I am probably reading too much into this. There was roughly a 30 year gap between the events of this story and the time they were written down, so much of the details are probably a little fuzzy.
Pearl’s mother took a deep breath. “Well,” she began, “I wonder if you two think I’m blind. I’ve seen this coming.”
I’ve spent the entire book hating Pearl’s mother–in this moment, I like Pearl’s mother.
“Who am I to reject such evidence?” She turned toward Arthur and smiled. “The answer is Yes.”
The “Y” in yes is capitalized in the text.
And so Pearl is, once again, sacrificing something for someone else. Do I approve? Well, the timing isn’t at all ideal, but like I said, Pearl has more ability than most to get out of a shitty marriage if it comes to that, so I guess it isn’t that bad.

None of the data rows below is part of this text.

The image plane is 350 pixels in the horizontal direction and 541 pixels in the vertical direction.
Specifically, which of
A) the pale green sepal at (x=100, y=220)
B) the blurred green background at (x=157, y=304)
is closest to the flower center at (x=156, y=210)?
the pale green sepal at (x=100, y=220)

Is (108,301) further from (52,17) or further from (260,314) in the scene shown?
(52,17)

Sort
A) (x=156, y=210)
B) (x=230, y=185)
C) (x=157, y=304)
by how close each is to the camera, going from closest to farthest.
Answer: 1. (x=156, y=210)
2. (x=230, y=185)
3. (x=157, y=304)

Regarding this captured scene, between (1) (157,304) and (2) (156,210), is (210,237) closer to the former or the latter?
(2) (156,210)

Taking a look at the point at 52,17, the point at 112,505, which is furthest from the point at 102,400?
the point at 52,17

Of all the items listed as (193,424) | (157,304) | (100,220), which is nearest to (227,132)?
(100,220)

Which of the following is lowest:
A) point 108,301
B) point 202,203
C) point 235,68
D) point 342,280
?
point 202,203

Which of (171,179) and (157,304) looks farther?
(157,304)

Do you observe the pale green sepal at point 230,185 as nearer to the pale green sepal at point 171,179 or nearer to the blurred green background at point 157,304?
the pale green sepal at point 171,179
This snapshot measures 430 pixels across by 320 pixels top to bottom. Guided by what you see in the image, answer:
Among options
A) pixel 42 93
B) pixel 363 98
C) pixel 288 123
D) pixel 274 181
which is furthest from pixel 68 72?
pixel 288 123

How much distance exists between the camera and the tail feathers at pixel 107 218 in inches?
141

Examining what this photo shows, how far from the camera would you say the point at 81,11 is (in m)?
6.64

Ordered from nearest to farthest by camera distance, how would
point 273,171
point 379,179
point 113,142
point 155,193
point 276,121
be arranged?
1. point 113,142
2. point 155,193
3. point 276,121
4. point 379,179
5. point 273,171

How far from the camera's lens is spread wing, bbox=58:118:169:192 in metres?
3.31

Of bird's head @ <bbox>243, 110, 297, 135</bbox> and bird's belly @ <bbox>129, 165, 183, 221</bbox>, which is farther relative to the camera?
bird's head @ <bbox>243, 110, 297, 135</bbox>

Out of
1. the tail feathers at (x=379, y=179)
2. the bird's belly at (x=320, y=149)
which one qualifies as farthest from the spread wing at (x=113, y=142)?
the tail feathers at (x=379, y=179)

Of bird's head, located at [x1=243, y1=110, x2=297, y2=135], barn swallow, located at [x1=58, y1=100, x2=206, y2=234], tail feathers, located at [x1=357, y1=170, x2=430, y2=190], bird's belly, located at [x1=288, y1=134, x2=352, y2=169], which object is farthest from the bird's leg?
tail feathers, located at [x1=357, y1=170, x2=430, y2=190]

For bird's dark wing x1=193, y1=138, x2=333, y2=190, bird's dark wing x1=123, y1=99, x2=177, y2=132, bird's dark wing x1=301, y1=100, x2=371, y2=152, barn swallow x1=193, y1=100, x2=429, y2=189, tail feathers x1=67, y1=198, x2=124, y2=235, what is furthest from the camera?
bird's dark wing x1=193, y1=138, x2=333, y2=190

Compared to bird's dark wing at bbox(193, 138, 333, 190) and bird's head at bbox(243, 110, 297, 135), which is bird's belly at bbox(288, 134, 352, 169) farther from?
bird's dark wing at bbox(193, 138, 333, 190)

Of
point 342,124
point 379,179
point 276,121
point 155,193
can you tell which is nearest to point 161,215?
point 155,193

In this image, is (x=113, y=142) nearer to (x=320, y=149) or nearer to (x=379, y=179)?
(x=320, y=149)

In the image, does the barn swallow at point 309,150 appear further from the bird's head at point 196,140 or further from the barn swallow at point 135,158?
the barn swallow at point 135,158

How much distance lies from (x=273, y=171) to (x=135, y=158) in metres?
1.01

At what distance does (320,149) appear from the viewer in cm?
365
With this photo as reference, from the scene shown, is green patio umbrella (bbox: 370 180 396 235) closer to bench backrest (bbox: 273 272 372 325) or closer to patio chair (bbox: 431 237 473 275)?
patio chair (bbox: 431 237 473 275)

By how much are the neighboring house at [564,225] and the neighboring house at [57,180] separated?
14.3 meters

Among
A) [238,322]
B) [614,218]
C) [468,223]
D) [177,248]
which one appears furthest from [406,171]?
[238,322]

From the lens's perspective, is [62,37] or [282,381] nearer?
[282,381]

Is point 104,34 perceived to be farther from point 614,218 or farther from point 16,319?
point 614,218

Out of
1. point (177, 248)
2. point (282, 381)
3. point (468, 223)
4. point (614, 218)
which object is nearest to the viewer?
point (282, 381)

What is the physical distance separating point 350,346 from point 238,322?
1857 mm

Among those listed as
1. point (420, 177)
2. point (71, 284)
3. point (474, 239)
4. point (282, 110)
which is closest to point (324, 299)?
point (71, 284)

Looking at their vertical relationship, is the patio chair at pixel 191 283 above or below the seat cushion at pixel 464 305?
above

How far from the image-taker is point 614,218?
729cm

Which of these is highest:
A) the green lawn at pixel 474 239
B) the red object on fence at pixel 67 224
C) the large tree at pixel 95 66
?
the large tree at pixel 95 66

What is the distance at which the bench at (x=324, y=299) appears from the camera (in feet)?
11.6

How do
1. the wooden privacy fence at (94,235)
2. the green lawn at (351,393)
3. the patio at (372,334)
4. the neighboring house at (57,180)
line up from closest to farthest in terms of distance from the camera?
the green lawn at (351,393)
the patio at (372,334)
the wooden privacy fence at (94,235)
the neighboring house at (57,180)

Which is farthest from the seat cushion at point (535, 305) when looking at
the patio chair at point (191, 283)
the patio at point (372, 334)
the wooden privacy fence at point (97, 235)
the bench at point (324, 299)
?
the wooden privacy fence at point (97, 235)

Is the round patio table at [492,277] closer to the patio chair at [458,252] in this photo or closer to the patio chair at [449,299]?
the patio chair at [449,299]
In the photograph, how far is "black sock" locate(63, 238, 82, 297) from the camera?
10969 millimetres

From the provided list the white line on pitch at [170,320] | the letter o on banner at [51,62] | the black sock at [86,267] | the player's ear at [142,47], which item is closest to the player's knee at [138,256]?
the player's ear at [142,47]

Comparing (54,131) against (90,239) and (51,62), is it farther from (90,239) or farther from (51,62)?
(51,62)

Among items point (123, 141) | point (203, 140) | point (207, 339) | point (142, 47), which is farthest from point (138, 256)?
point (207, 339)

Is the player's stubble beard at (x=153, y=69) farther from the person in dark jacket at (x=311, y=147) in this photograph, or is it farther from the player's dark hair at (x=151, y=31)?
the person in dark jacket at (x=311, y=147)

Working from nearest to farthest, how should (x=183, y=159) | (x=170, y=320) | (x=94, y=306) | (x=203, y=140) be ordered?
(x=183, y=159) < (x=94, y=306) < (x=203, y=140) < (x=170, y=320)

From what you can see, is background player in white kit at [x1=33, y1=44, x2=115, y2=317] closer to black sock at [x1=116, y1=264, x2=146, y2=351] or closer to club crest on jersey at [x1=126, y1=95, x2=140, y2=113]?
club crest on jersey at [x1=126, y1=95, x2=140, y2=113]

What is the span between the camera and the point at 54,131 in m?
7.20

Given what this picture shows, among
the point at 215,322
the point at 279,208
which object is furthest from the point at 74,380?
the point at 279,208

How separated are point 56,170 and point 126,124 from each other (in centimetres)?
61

Next week is the last chapter, yay! It’s basically a wrap up chapter where the author ties up the loose ends and gives us all the happy ending we were hoping for. Well not really, but it’s the ending that Adventist audiences were hoping for. There’s nothing much of substance in it, so I might combine that post with the epilogue, and after that, I have something a little different in mind for the post where I usually write my closing thoughts. That will be interesting.